◆ **Activity**
Looking through the data, please report how many lines contain the string "outcome", giving nothing but the number.

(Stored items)
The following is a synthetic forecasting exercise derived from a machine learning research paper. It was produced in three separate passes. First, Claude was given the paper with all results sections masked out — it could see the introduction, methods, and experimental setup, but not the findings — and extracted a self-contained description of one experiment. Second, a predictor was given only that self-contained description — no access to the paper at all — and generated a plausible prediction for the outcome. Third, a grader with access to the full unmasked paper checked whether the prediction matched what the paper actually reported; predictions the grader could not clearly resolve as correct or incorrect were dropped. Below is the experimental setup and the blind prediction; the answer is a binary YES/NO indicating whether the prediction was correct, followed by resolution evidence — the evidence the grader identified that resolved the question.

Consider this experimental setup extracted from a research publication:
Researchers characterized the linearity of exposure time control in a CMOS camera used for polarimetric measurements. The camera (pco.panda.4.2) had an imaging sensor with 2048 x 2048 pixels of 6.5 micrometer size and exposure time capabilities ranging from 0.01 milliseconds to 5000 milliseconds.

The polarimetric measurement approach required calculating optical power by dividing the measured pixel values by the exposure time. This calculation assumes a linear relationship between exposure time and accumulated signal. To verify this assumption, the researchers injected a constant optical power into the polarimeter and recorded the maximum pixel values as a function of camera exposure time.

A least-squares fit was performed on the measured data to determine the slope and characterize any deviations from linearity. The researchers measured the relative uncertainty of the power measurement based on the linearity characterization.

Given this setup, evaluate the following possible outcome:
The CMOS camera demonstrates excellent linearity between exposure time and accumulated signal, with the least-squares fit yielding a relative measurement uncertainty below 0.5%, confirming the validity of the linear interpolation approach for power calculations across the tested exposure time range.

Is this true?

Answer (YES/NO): NO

◆ **Solved exercise**
2